The bigger buildings are the visual highlights of the town. Beautiful old churches and cathedrals ring their bells daily, as they have been for centuries. The residence and museum buildings are even majestic; there wasn't one eyesore in the whole city. In one of the main squares horse and carriages are lined up waiting to complete the authentic oldtown experience.
Of course there's a river that runs through the town, complete with quaint foot bridges and speckled with local fisherman to complete Salzburg's aesthetic perfection.
And if this wasn't breathtaking enough already, the city is surrounded by hills and mountains. I'm not sure if I can do it descriptive justice, but I can try: on one side of the city, rolling green grass with little houses nestled into the hills, and trees that are turning for fall making colourful splashes amongst the green. On the other side, tall, rocky mountains that cast a sort of blueish light over the city come dusk. I went running to the top of the fortress on one of our days there and felt like the luckiest person alive looking down over that view. And it stays there of course, day after day, never becoming unnoticed or taken for granted. It was just beautiful.

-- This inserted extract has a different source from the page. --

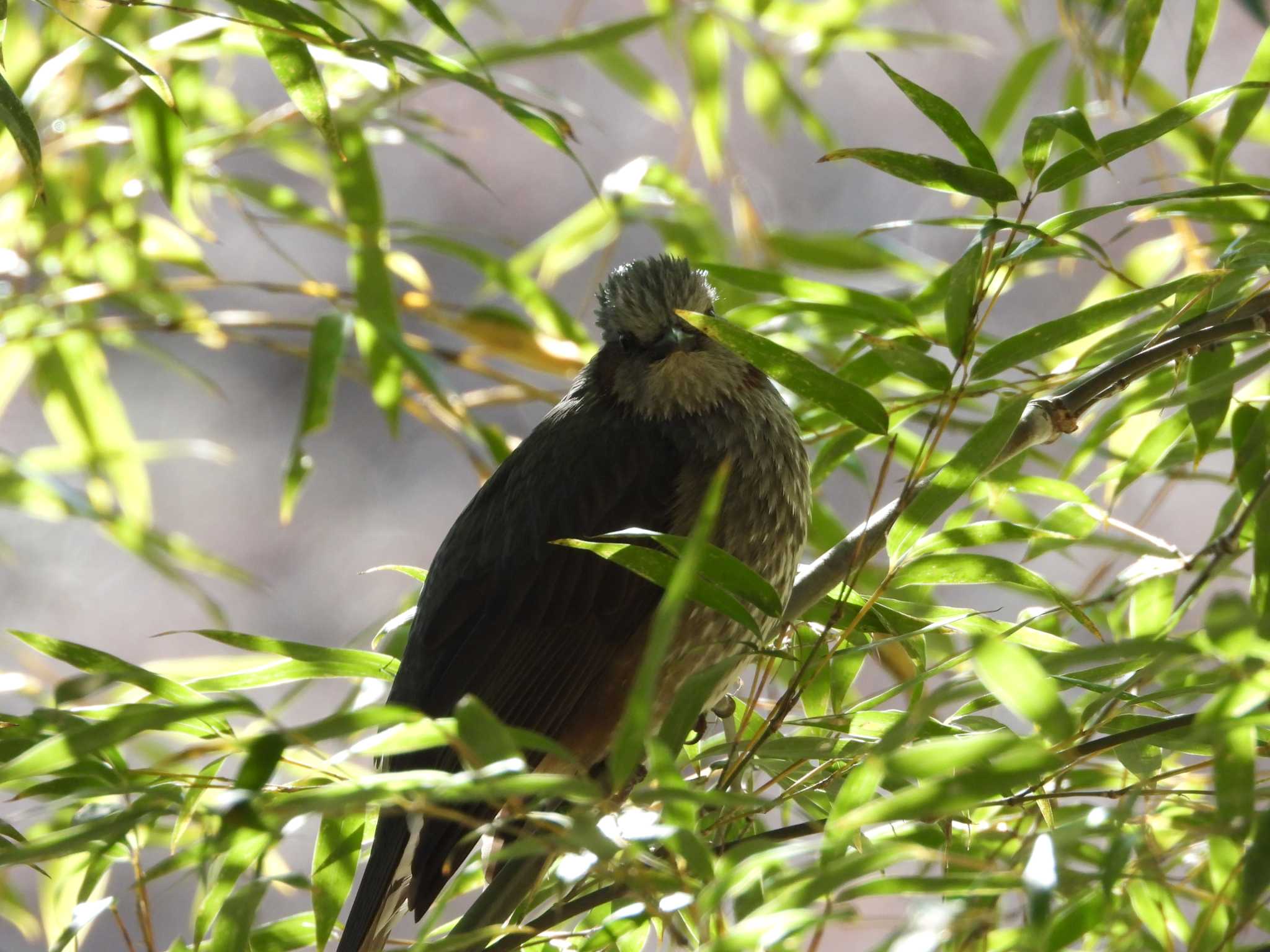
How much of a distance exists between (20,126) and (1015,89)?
1.94 m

(Continued, yet again, November 12th)
As you've all probably noticed, I'm having a hard time keeping up with the times...please refer to Ashley's blog at kashleylewis.tumblr.com for a full and different account of our expeditions. She's got much more Prague and Salzburg in there. Since it's November 12th and I'm sitting in our hostel in Nice and we've already done Barcelona, I'll have to just take you through the highlights of Salzburg.

1. It was beautiful. Gorgeous. Stunning. Breathtaking. Did I say we loved it there? We loved it there.

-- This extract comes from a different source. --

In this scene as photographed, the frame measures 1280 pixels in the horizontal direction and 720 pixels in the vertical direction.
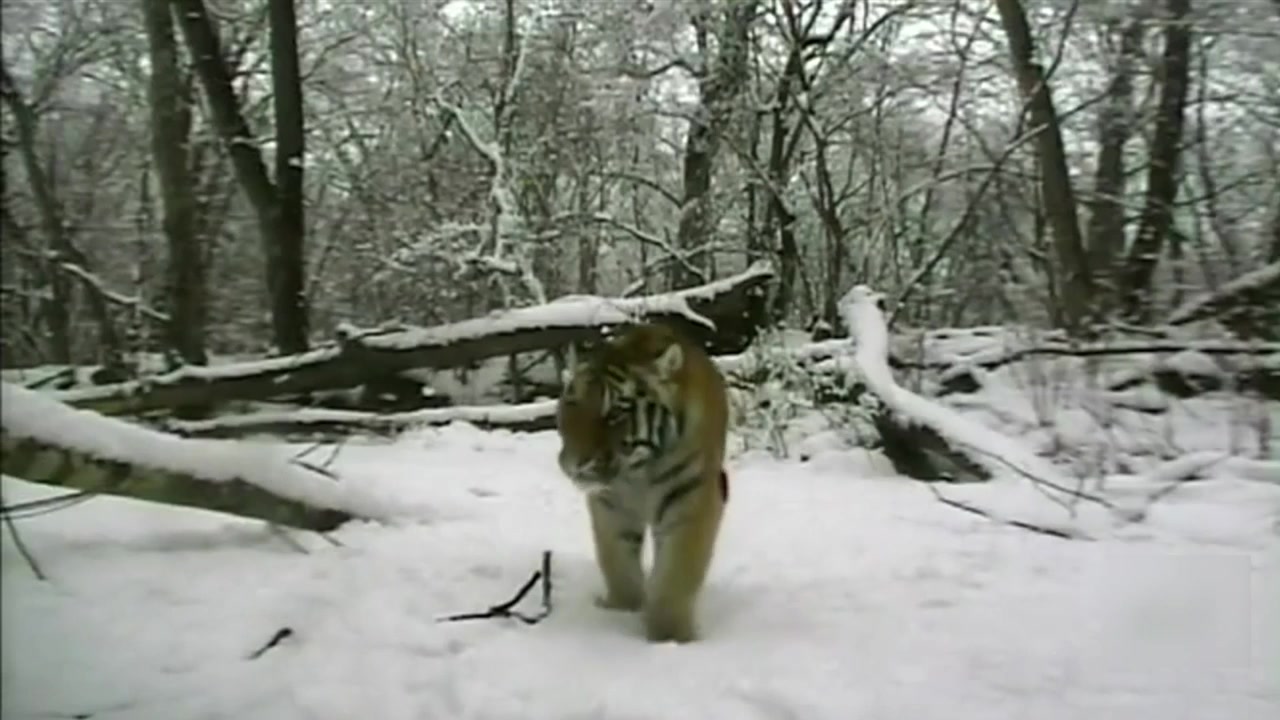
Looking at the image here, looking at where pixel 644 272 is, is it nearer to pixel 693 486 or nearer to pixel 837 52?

2. Sound of Music tour. For anyone who knows me well enough, who saw the show I did with the SOM medley, who knows that every waking moment that I'm not eating or talking I'm SINGING, I don't have to go into detail. It was unreal. There was singing. And a little dancing. And tons of cheesy photo taking. And all other embarrassing touristy moves you can think of...a dream day overseas you could say. We laughed a lot.

3. Our hostel mates. From Canada, the US, Australia, England, we loved them all. We went out for dinner to a local Austrian bar with Elizabeth from Pittsburgh and ate the most delicious schnitzel, sauerkraut, sausage and strudel ever. EVER. It was sooo soo good. One of the nights we just sat around drinking beer and playing cards with everybody and laughing until our sides hurt. Always a good way to end the day.

4. The self tour of the fortress. Quite a climb, quite a view, ancient and historically alluring and altogether wonderful.

5. The panorama museum featuring the true story of the Von Trapp family and a massive panoramic painting of the city of Salzburg as seen from the top of the fortress.

Salzburg was easy living. We finally took some time to breathe and really take in the city and its sights. Ashley went hiking and I went for jogs. It was wonderful on many levels.

The day that we left Salzburg we knew we had a long day of travel ahead of us. We had, however, booked a sleeper car on a train from Bern to Barcelona so the long rides through Austria and Switzerland weren't so bad, with the sweet thought in mind of our cozy little beds on the overnight train.

We get to Bern and eat dinner and laze around the train station, waiting for our beauuutiful sleeper car. Excited to stretch out, have a little room all to ourselves, be rocked to sleep by the gentle chug of the train. Looking forward to waking up fresh and bright-eyed, fully prepared for a cheerful day in Barcelona. ... HA.

A strike in France +  AUSFAIL + a swiss translator = no sleeper car for Ashley and Sam.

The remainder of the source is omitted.